* Begin Selected text *
Globe having means for indicating a day and night boundary

A globe, comprising: a stationary base; a day and night boundary ring mounted on the stationary base; an arm supported at its base end by the day and night boundary ring so as to be rotatable around a first axial line; and a spherical globe main body rotatably supported by a free end of the arm so as to be rotatable around its earth's axis; the first axial line defining the ecliptic angle with respect to a vertical line. According to this globe, the distribution of the regions of day and night in any time of the day and in any time of the year can be readily demonstrated by means of the day and night boundary ring simply by turning the globe body around the earth's axis and the first axial line, respectively, without using any complicated structure.

TECHNICAL FIELD 
The present invention relates to a globe having means for indicating a day 
and night boundary, in particular to such a globe which can demonstrate 
how day and night regions on the earth change according to the time of the 
day and the month/season of the year. 
BACKGROUND OF THE INVENTION 
A conventional globe is suitable for demonstrating the oceans and 
continents on the earth in three-dimensions, but is not suitable for 
demonstrating the times of sunrise and sunset in various places on the 
earth in different times of the year. 
Japanese patent laid open publication No. 60-100169 discloses an 
illumination device and a semi-spherical light shield both disposed in a 
semi-transparent hollow globe to demonstrate the regions of day and night 
on the earth. The light shield is rotatably supported around a vertical 
axial line and can be angularly adjusted with a knob which is detachably 
mounted on top of the globe. 
This globe however requires a supply of electricity, and a complex 
structure must be incorporated in the interior of the globe. Therefore, 
its assembly process is highly complex, and the manufacturing cost is 
inevitably high. 
BRIEF SUMMARY OF THE INVENTION 
In view of such problems of the prior art, a primary object of the present 
invention is to provide a globe which is simple in structure and can 
demonstrate the regions of day and night on the earth not only in 
different times of the day but also in different times of the year. 
A second object of the present invention is to provide a globe which can 
demonstrate the meridian altitude angle of the sun at any time of the 
year. 
These and other objects of the present invention can be accomplished by 
providing: a globe, comprising: a stationary base; a day and night 
boundary ring mounted on the stationary base; an arm supported at its base 
end by the day and night boundary ring so as to be rotatable around a 
first axial line; and a spherical globe main body rotatably supported by a 
free end of the arm so as to be rotatable around its earth's axis; the 
first axial line defining an ecliptic angle with respect to a vertical 
line.
* End Selected text *
* Begin Dataset entries *
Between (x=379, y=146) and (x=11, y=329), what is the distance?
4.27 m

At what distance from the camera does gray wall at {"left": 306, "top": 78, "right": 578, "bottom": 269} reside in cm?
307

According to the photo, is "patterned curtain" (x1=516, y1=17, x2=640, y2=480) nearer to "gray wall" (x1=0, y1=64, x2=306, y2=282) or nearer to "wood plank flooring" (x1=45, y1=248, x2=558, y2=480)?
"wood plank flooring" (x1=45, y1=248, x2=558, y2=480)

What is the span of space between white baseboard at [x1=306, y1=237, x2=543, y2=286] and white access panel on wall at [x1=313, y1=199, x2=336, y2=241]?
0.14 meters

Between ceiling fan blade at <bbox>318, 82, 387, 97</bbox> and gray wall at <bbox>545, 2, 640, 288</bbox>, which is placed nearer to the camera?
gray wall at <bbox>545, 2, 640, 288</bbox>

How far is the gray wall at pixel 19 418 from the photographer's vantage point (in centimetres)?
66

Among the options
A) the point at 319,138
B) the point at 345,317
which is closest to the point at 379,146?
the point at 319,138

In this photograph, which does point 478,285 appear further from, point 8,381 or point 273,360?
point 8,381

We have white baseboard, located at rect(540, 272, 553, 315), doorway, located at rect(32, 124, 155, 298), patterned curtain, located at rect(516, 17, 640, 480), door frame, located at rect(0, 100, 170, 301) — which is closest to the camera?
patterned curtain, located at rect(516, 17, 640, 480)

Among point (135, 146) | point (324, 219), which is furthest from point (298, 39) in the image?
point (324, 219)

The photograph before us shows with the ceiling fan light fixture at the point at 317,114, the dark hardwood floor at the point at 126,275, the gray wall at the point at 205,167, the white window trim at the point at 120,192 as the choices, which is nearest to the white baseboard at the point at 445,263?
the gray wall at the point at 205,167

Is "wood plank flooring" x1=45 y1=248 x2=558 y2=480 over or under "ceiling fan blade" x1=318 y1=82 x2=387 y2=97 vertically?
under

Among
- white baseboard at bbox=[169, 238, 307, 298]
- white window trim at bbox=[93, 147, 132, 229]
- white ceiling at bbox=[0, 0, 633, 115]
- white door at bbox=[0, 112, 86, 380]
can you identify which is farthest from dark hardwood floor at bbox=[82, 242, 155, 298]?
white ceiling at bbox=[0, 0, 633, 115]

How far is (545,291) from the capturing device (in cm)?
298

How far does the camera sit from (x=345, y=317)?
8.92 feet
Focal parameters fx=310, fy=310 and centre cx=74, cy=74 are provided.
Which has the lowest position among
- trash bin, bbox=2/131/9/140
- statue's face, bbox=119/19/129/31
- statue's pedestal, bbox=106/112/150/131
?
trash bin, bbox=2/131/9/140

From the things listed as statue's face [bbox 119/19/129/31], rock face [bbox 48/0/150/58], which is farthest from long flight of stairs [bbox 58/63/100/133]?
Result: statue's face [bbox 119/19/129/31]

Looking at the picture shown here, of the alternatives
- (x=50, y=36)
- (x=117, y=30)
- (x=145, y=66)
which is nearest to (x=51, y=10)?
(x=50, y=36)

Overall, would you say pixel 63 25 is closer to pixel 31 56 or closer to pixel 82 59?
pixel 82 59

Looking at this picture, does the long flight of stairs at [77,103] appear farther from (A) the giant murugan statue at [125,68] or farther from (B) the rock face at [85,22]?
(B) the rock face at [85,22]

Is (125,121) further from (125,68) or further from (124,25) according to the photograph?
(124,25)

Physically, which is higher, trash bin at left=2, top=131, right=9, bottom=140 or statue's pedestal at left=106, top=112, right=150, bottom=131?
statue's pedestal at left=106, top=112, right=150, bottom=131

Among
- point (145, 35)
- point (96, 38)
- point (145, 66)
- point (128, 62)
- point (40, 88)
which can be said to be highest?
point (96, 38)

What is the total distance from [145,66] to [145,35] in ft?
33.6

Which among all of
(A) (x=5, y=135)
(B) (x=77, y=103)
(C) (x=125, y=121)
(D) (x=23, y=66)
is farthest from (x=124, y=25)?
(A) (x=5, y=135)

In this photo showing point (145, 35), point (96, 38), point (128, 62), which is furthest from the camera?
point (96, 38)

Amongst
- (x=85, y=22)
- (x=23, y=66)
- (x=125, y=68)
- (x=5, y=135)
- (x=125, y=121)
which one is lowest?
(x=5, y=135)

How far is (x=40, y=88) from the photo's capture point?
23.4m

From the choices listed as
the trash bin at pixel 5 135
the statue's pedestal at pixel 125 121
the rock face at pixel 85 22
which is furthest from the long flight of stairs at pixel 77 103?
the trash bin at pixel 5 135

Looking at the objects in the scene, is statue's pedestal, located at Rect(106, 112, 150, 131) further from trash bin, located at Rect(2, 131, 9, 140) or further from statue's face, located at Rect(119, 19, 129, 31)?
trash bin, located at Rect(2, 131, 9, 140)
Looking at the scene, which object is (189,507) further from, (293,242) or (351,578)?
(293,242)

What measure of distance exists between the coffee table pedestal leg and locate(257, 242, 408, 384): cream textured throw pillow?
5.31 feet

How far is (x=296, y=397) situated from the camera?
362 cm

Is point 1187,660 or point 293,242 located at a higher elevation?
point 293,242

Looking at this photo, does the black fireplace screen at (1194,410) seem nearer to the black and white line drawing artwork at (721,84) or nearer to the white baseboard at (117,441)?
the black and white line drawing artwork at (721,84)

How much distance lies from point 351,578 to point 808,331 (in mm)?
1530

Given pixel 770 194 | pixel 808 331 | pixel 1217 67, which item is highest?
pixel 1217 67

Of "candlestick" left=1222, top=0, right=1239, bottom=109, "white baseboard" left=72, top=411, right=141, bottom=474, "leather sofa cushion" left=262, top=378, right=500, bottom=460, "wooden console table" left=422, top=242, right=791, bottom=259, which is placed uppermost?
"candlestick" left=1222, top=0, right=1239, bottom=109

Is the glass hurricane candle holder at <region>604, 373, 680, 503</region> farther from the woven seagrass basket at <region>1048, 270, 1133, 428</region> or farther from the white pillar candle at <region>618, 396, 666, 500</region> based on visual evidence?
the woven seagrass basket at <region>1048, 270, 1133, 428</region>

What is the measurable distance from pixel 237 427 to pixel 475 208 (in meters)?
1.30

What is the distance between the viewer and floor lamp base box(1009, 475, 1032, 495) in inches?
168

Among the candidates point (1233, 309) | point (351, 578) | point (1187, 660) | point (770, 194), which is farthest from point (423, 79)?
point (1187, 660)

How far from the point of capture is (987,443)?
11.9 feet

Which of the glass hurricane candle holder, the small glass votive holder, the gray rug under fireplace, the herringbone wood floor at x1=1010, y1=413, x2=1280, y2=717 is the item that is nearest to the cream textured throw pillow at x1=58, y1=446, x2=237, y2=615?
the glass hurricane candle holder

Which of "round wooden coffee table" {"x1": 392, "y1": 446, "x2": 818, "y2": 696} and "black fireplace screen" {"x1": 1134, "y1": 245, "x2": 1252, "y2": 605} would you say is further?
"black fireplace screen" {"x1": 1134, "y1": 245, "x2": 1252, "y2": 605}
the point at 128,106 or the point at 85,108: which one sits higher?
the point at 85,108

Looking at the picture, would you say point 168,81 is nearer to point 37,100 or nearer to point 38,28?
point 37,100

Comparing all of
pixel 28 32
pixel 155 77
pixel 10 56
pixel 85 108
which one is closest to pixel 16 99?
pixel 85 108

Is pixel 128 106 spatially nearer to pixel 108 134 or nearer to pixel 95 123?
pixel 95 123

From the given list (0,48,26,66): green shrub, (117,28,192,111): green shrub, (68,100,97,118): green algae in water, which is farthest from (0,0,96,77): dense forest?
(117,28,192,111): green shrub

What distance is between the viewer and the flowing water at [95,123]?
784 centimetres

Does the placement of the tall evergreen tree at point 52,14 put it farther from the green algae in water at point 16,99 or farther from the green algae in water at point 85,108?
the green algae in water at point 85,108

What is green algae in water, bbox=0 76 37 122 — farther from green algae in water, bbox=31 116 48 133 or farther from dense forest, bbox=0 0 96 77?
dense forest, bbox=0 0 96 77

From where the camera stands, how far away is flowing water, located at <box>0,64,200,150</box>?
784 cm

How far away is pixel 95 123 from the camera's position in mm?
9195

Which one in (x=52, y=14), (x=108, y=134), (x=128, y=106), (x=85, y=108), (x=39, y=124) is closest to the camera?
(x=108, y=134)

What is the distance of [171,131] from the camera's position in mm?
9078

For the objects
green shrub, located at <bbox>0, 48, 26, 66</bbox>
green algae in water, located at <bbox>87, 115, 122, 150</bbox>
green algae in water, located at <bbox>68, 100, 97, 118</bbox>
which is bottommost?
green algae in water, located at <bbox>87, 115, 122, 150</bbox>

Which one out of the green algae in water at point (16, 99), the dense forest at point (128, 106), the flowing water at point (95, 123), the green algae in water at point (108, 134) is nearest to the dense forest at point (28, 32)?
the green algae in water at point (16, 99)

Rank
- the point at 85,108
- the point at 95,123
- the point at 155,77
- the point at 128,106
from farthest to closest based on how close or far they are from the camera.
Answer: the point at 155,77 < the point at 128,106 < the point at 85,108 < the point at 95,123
* End Dataset entries *
▶ **Prompt 1**
Arrange the entries as a Markdown table with the columns Row and Line, beginning with the first line of the entries and going on through the line that contains "0.14 meters". Skip blank lines.
▶ **Prompt 2**
Pick up the text on the day-and-night globe after its last sentence and keep writing it.

▶ **Written answer 1**
| Row | Line |
|---|---|
| 1 | Between (x=379, y=146) and (x=11, y=329), what is the distance? |
| 2 | 4.27 m |
| 3 | At what distance from the camera does gray wall at {"left": 306, "top": 78, "right": 578, "bottom": 269} reside in cm? |
| 4 | 307 |
| 5 | According to the photo, is "patterned curtain" (x1=516, y1=17, x2=640, y2=480) nearer to "gray wall" (x1=0, y1=64, x2=306, y2=282) or nearer to "wood plank flooring" (x1=45, y1=248, x2=558, y2=480)? |
| 6 | "wood plank flooring" (x1=45, y1=248, x2=558, y2=480) |
| 7 | What is the span of space between white baseboard at [x1=306, y1=237, x2=543, y2=286] and white access panel on wall at [x1=313, y1=199, x2=336, y2=241]? |
| 8 | 0.14 meters |

▶ **Written answer 2**
In this way, the distribution of the regions of day and night in any time 
of the day and in any time of the year can be readily demonstrated by 
means of the day and night boundary ring simply by turning the globe main 
body around the earth's axis and the first axial line, respectively. 
According to a preferred embodiment of the present invention, a horizontal 
ring is fixedly supported by the base so as to coaxially surround the 
globe main body in a plane perpendicular to the day and night boundary 
ring and passing through the center of the globe main body. Alternatively, 
the day and night boundary ring may be rotatable within a plane of its 
major surface with respect the horizontal ring. To simply and clearly 
indicate the month and/or the season of the year in relation with the 
distribution of the regions of day and night, a month/season indicator may 
be provided on the arm between the base and free end. 
If desired, the month/season indicator may be integral with the arm. 
To show the meridian altitude of the sun at any time of the year, a 
meridian altitude indicator consisting of a band member may extend along a 
surface of the globe main body, and be pivoted at its one end to the base 
so as to be rotatable around an axial line perpendicular to the night and 
day boundary ring and passing through the center of the globe main body 
and provided, at its other end, with a longitudinal slot engaging with a 
pin which is coaxial with said earth's axis of said globe main body. 
If the day and night boundary ring is mounted on the base by way of an 
intermediate member which is rotatable relative to the stationary base by 
an axial line defining half the ecliptic angle relative to a vertical 
line, the globe main body may be supported in either one of the two 
orientations, one with its earth's axis directed vertically, and the other 
with its earth's axis defining an ecliptic angle relative to the vertical 
line.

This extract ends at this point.